Work instruction:
The lines in the listing below are to be given again exactly, starting at the line holding "Get Valium Online" and ending at the line holding "boAt Airdopes 131 Pro". Do not include pictures.

[Records for this exercise — start]

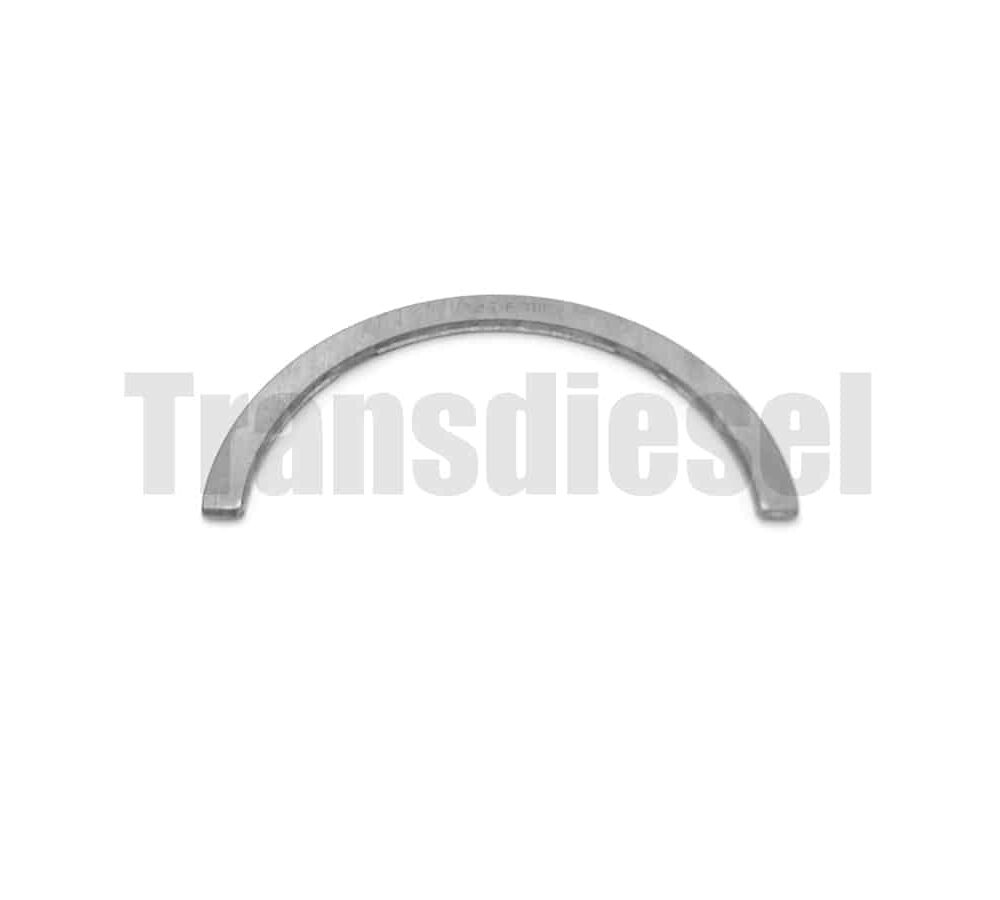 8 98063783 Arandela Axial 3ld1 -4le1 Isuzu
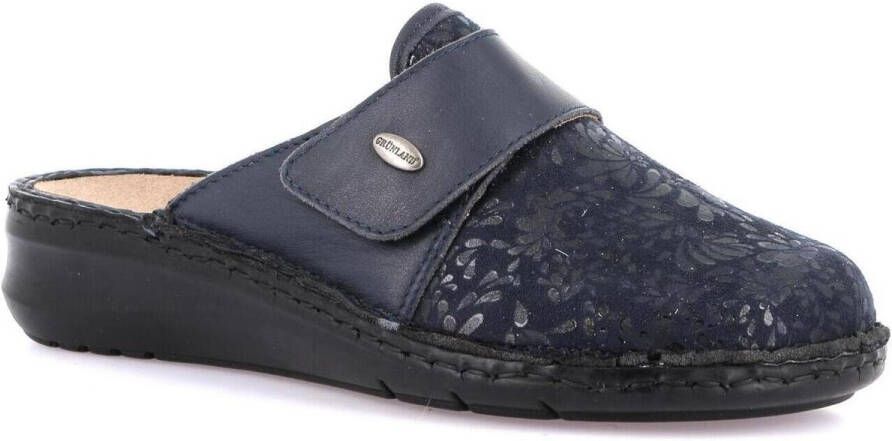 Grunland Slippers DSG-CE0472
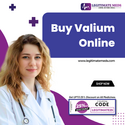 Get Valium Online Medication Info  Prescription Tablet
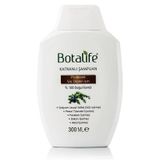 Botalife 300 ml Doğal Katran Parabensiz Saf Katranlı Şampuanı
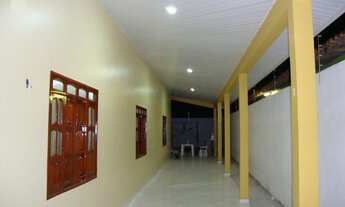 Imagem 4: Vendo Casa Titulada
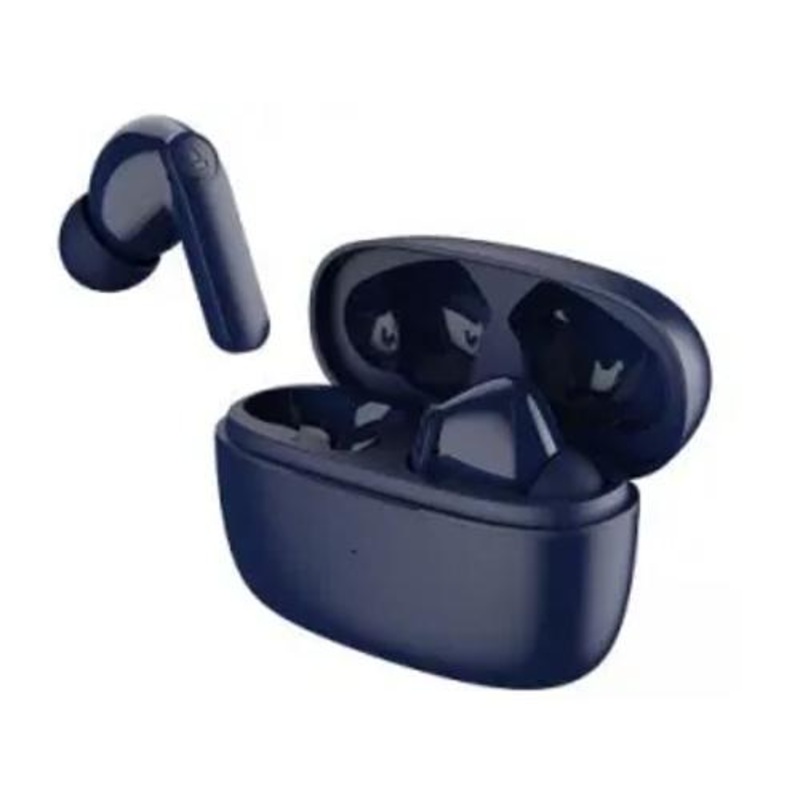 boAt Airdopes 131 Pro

[Records for this exercise — finish]
[Records for this exercise — start]

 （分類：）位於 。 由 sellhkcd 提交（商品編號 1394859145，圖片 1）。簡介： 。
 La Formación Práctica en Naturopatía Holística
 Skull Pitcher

[Records for this exercise — finish]
[Records for this exercise — start]

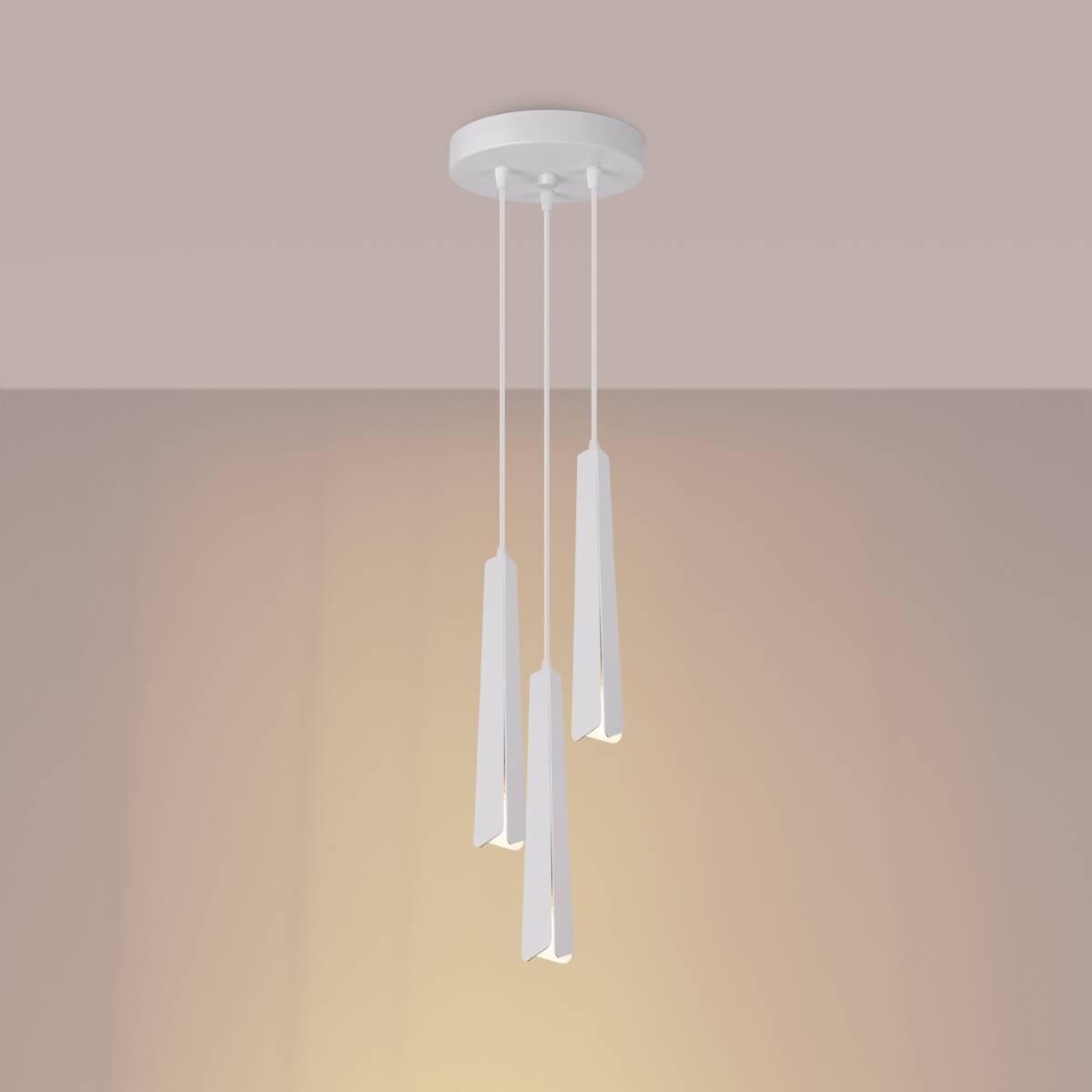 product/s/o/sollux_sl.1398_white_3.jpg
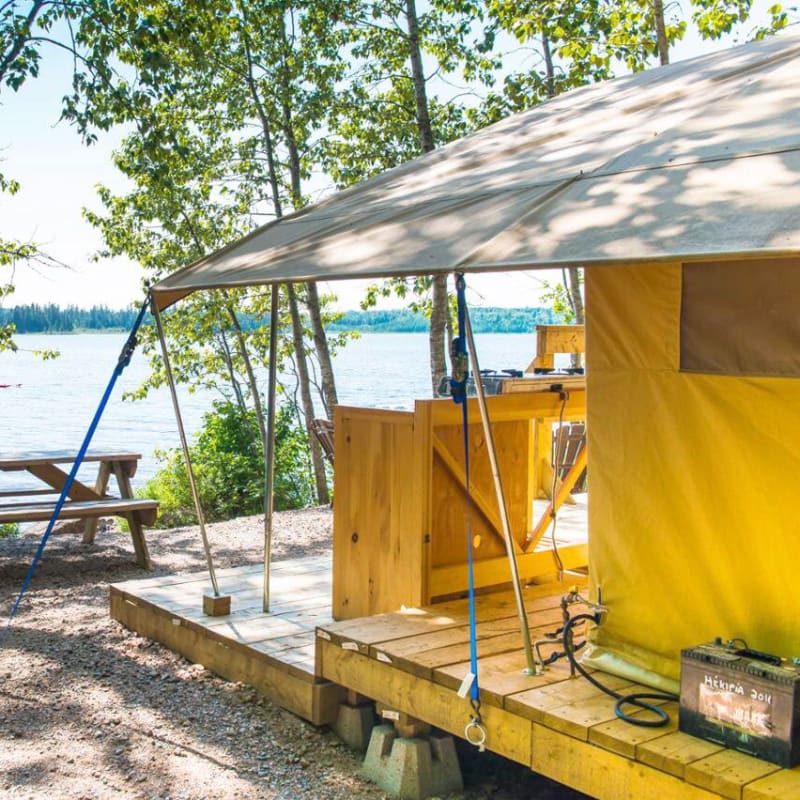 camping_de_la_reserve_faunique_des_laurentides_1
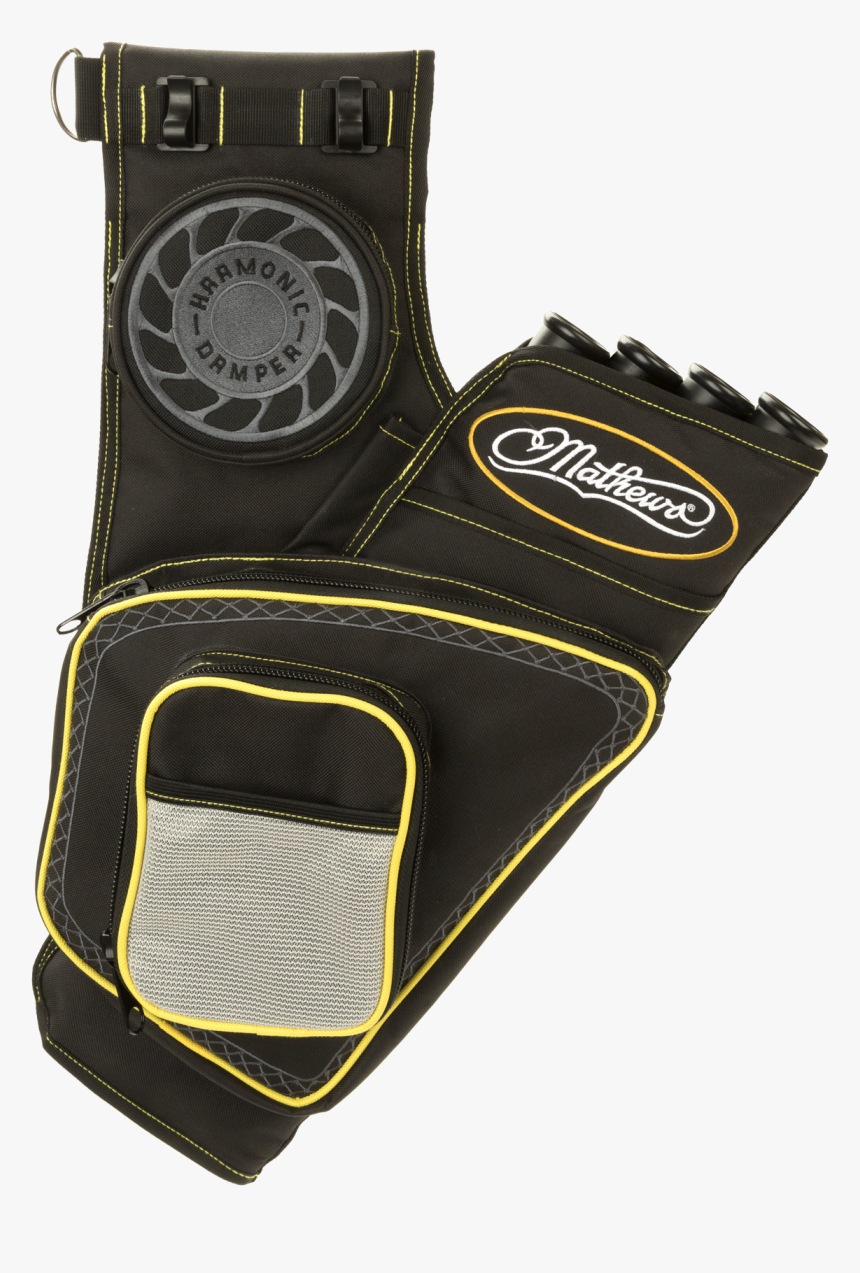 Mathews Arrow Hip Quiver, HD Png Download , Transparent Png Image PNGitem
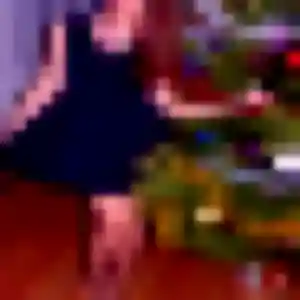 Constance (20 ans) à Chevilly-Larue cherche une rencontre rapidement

[Records for this exercise — finish]

Response for this exercise:
 Get Valium Online Medication Info  Prescription Tablet
 Botalife 300 ml Doğal Katran Parabensiz Saf Katranlı Şampuanı
 Imagem 4: Vendo Casa Titulada
 boAt Airdopes 131 Pro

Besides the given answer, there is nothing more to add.